In the Sophist (220), the visitor from Elea and Theaetetus try to come up with a kind of definition of what an angler is. To do this they use the method of division, which is nothing more than taking a class of things and then dividing it in two by some criterion. For example, they divide hunting into hunting of land animals and hunting of swimming animals. Then they divide hunting of swimming animals into fishing and fowling. Then they divide fishing into fishing by netting and fishing by striking (with a spear or hook).

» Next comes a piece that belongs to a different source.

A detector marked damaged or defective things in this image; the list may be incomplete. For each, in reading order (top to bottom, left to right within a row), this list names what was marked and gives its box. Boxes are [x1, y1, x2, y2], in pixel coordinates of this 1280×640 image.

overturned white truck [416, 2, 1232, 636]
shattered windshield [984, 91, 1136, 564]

At this point in the division they make what seems to me to be a curious division. They divide fishing by striking (which includes both angling and spearing, since the spears (tridents) have hooks on them) into fishing at night and fishing during day. This division seems out of place. Why didn't it come prior to the division into fishing with hooks and fishing with nets. Can't both of them be done either at night or in the day?

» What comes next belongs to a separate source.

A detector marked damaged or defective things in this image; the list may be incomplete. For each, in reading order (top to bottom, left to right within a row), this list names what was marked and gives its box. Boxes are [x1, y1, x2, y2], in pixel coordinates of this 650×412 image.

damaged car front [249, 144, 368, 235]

Kenneth Sayre offers a suggestion about this division. "To the modern fisherman [this is] an unfamiliar form of angling, undoubtedly. A quotation from Homer at Ion 538d removes the puzzlement of why angling must be performed in daylight" (Plato's Late Ontology, 308n40).

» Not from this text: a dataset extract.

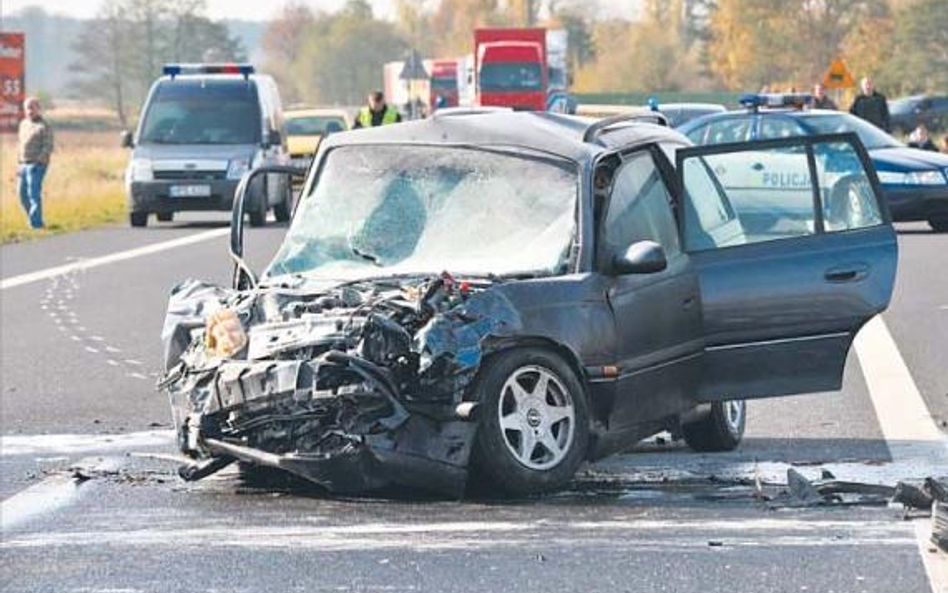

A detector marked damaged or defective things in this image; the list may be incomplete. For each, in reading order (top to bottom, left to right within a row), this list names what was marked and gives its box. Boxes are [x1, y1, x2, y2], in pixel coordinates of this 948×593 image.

crushed front end [160, 272, 524, 494]
shattered windshield [264, 145, 576, 280]
broken windshield glass [264, 145, 576, 280]
wrecked dark car [159, 110, 900, 494]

Here's the quotation from Homer in the Ion: "And she passed to the bottom like a lead sinker which, set on a horn from an ox of the field, goes in haste to bring mischief among the ravenous fishes" (trans. Lamb). From what I can gather from this quotation, a fisherman would probably cut a small hole in the tip of an ox horn, put a line through the hole, attach a lead sinker to the end of the line, drop the horn in the water, and when a fish swam into the horn, he would pull the horn out of the water with the fish trapped in the horn. Clearly, this could be best (or only) done during the day since the fisherman would need to be able to see the fish swimming into the horn.
If this is correct, then Sayre's explanation cannot be right because, Theaetetus and the visitor having gone with the daytime division, the visitor clearly states that the kind of angling they're considering is "done with a hook" and hooks not "just any part of the fish's body but always [its] head" (220e-221a, trans. White). This description does not fit the one given in the Ion, and I remain puzzled both about what nocturnal fishing in ancient Greece was like and the placement in the Sophist of the daytime/nighttime division.
One completely unrelated point: when I was writing this I noticed that it was natural to write the phrase "fishing at night," but when I started to write the corresponding phrase "fishing at day" I noticed it didn't sound right. So I changed it to "fishing during day." I could also have said "fishing in day." Curious that modern English will allow "at night" but not "at day."